> **Directions for this task**
Extract every one of the entries below word for word, leaving out the pictures.

>> Start

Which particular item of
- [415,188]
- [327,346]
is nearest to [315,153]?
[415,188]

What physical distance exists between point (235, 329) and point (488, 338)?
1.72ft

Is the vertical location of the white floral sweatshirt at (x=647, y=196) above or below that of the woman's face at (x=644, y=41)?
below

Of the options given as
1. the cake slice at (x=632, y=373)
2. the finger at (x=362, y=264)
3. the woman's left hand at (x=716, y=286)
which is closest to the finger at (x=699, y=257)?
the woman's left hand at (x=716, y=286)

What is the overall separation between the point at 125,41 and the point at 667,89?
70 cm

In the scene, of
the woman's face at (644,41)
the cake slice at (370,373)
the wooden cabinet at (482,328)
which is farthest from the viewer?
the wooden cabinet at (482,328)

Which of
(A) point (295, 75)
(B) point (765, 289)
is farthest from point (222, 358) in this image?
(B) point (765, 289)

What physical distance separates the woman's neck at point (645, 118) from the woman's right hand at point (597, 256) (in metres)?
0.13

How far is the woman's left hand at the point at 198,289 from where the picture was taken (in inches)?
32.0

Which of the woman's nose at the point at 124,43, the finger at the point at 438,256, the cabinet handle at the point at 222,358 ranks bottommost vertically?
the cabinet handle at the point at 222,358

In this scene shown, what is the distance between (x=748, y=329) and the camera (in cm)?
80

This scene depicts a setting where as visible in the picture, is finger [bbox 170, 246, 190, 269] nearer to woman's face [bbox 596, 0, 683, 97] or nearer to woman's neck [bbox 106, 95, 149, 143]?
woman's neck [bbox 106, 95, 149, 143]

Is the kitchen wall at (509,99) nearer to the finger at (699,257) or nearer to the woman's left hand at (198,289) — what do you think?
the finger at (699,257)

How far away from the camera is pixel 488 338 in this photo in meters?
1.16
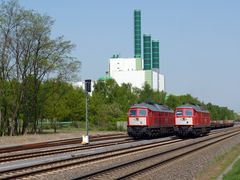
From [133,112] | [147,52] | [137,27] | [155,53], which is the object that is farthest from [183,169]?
[155,53]

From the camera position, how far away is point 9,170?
1833cm

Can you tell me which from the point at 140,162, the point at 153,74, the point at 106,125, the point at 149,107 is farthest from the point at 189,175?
Result: the point at 153,74

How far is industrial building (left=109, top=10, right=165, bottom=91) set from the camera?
16638 cm

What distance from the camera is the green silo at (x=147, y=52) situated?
169875mm

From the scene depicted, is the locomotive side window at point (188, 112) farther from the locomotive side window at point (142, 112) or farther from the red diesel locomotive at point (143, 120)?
the locomotive side window at point (142, 112)

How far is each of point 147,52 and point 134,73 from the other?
9.05 meters

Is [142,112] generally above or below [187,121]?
above

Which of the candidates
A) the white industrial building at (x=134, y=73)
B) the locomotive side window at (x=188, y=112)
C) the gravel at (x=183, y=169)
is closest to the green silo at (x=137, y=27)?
the white industrial building at (x=134, y=73)

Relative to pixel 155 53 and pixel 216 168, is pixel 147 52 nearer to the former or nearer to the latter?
pixel 155 53

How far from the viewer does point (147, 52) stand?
170 meters

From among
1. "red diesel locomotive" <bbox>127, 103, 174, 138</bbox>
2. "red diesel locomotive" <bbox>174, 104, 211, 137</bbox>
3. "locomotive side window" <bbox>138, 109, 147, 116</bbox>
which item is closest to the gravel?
"red diesel locomotive" <bbox>127, 103, 174, 138</bbox>

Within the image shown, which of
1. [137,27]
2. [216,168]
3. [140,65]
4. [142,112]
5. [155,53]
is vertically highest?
[137,27]

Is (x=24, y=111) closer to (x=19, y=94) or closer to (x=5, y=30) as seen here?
(x=19, y=94)

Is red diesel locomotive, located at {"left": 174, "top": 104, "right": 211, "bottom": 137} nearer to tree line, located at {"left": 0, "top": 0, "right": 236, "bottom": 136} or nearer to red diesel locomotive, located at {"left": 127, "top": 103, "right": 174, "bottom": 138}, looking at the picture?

>> End

> **Exercise result**
Which particular item of
- [415,188]
- [327,346]
is nearest to [315,153]?
[415,188]

What physical distance exists between point (235, 329) and point (488, 338)?
1.72ft

Is the vertical location of the white floral sweatshirt at (x=647, y=196) above or below that of the woman's face at (x=644, y=41)?
below

Of the options given as
1. the cake slice at (x=632, y=373)
2. the finger at (x=362, y=264)
3. the woman's left hand at (x=716, y=286)
which is closest to the finger at (x=699, y=257)?
the woman's left hand at (x=716, y=286)

What is the overall separation between the point at 125,41 and the point at 667,89?
70 cm

In the scene, of
the woman's face at (644,41)
the cake slice at (370,373)
the wooden cabinet at (482,328)
which is farthest from the viewer?
the wooden cabinet at (482,328)

Which of
(A) point (295, 75)
(B) point (765, 289)
is farthest from point (222, 358) in this image?
(B) point (765, 289)

What physical distance separates the woman's neck at point (645, 118) from the woman's right hand at point (597, 256) (in metres)?
0.13

How far is the woman's left hand at the point at 198,289 from where the picture was taken (in inches)?
32.0

Which of the woman's nose at the point at 124,43, the finger at the point at 438,256, the cabinet handle at the point at 222,358 ranks bottommost vertically?
the cabinet handle at the point at 222,358

In this scene shown, what is the distance between (x=748, y=329) and the camera (in cm)?
80

This scene depicts a setting where as visible in the picture, is finger [bbox 170, 246, 190, 269] nearer to woman's face [bbox 596, 0, 683, 97] or nearer to woman's neck [bbox 106, 95, 149, 143]?
woman's neck [bbox 106, 95, 149, 143]

Is the kitchen wall at (509,99) nearer to the finger at (699,257) or nearer to the woman's left hand at (198,289) — what do you think?
the finger at (699,257)

How far away from the camera is pixel 488 338 in this photo in meters?
1.16
From [133,112] | [147,52] | [137,27] | [155,53], which is the object that is farthest from [183,169]?
[155,53]

From the camera position, how far away is point 9,170?
1833cm

Can you tell me which from the point at 140,162, the point at 153,74, the point at 106,125, the point at 149,107 is farthest from the point at 189,175?
Result: the point at 153,74

How far is industrial building (left=109, top=10, right=165, bottom=91) set from the camera?
16638 cm

What distance from the camera is the green silo at (x=147, y=52) situated?
169875mm

From the scene depicted, is the locomotive side window at point (188, 112) farther from the locomotive side window at point (142, 112) or farther from the red diesel locomotive at point (143, 120)?
the locomotive side window at point (142, 112)

How far is each of point 147,52 and point 134,73 from the other?
9.05 meters

Is [142,112] generally above or below [187,121]?
above

Which of the candidates
A) the white industrial building at (x=134, y=73)
B) the locomotive side window at (x=188, y=112)
C) the gravel at (x=183, y=169)
is closest to the green silo at (x=137, y=27)?
the white industrial building at (x=134, y=73)

Relative to pixel 155 53 and pixel 216 168, is pixel 147 52 nearer to the former or nearer to the latter?
pixel 155 53

How far from the viewer does point (147, 52) stand?
170 meters

From among
1. "red diesel locomotive" <bbox>127, 103, 174, 138</bbox>
2. "red diesel locomotive" <bbox>174, 104, 211, 137</bbox>
3. "locomotive side window" <bbox>138, 109, 147, 116</bbox>
which item is closest to the gravel?
"red diesel locomotive" <bbox>127, 103, 174, 138</bbox>

Within the image shown, which of
1. [137,27]
2. [216,168]
3. [140,65]
4. [142,112]
5. [155,53]
is vertically highest?
[137,27]

Is (x=24, y=111) closer to (x=19, y=94) or closer to (x=5, y=30) as seen here?
(x=19, y=94)

Is red diesel locomotive, located at {"left": 174, "top": 104, "right": 211, "bottom": 137} nearer to tree line, located at {"left": 0, "top": 0, "right": 236, "bottom": 136} or nearer to red diesel locomotive, located at {"left": 127, "top": 103, "right": 174, "bottom": 138}, looking at the picture?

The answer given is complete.